Opinion: Is Clinton likable? Who cares?

    Democratic presidential candidate Hillary Clinton is shown at a rally in Cincinnati. (AP Photo/Andrew Harnik

    Democratic presidential candidate Hillary Clinton is shown at a rally in Cincinnati. (AP Photo/Andrew Harnik

    People talk about Hillary Clinton being “unlikeable.” The need to like our presidential candidates seem juvenile. It’s as though we are accepting or blackballing someone from a high school clique rather than choosing the leader of the free world — who could alter human history for decades or centuries.

    I don’t need to like my president. I don’t need to have a beer with her. I don’t even like beer. I need a president who is going to appoint responsible people to the U.S. Supreme Court who won’t reverse civil rights, women’s rights and LGBTQ rights. I don’t expect to like the president. What I want is for the president not to harm me.

    I had my own questions about Hillary. Why was she the only woman who could be president? That rolled around my head for several years.

    I had concerns because of Bill Clinton. I volunteered for him and felt betrayed by the Defense of Marriage Act, Don’t Ask Don’t Tell, welfare reform, and the Violent Crime Control and Law Enforcement Act that multiplied the mass incarceration of minorities.

    I didn’t find the issue of his affair with Monica Lewinsky immoral, but it was an abuse of power. Many women accused Bill of sexual harassment. How Hillary worked out the details of her marriage is her own business. The defense of him after women repeatedly accused him of harassment reminded me of mothers who ignore a child’s complaints of abuse because they don’t want to face the perpetrator. But perhaps that is harsh. It must have been unimaginably complicated to maintain a marriage in the White House while under constant attack. People are often least likely to see the faults of people they are immediately involved with and related to. Who knows, she could have actually been in love with the guy. At the end of the day who else are they going to talk to?

    I have thought about the things that Bill did, but blaming Hillary for any of it is sexist. Hillary has had time to mature and change her views. Where she stands today is what is important, not what happened 20 years ago.

    I was at a meeting at City Hall in 1996 with the Clinton lesbian and gay liaison and lgbt activists. She said very clearly that transgender rights was not on their agenda. Today Hillary supports transgender rights.

    Patricia Smith, the mother of a man murdered at Benghazi spoke bitterly at the RNC about Hillary. She has every right to be bitter, and you can’t take that away from her. She needs to speak her mind, and we need to listen. But Hillary was neither criminally responsible nor was she alone in the decision making after Benghazi, and is unfair to blame it on her. The Republican Congress denied funds for embassy security.

    Many Bernie Sanders supporters continue to attack Hillary and would rather risk Donald Trump becoming president than support her. Many people have compared Trump to Hitler. Reuters just reported that Trump wants to purge the government of Obama appointees and make it easier to fire public workers — which, Eric Schmeltzer, writing for the Huffington Post, points out is eerily similar to Hitler’s move to prevent political opponents from holding civil service jobs.

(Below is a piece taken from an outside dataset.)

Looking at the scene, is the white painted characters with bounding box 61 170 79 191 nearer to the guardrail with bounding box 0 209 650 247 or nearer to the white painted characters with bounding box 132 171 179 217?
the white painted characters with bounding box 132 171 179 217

    Would those same people who refuse to vote for Hillary be happy to enable Trump’s racism? We could be in just that situation. Would they cavalierly proclaim they need to push the Democratic party further left by voting against Clinton if it meant losing all civil rights, women’s rights, LGBT rights, since and including emancipation? With the right Supreme Court selections and elected officials, those things could happen.

    In the late ’70s, I heard people on the far left proclaim that there was no difference between the Democrats and the Republicans. Ronald Reagan was elected, and we saw there was a difference. Ralph Nader ran for president in 2000, not to win, but as a spoiler. The point was to push the Democratic Party farther left. What we got was George W. Bush, who led us into the war on terror and unleashed a Pandora’s box. That kind of thinking only aids the far right. Maybe some white, straight, cisgender people can afford to have Donald Trump become president. I can’t.

    There are no perfect people, and there are no perfect politicians, so there are no perfect presidents.

    Ultimately Hillary will be the first female president, because bullets bounce off of her. We don’t need to like her. We need her to get the job done.

    Cei Bell is a freelance writer living in Philadelphia. She is the recipient of the Leeway Foundation 2015 Transformation Award for Literature.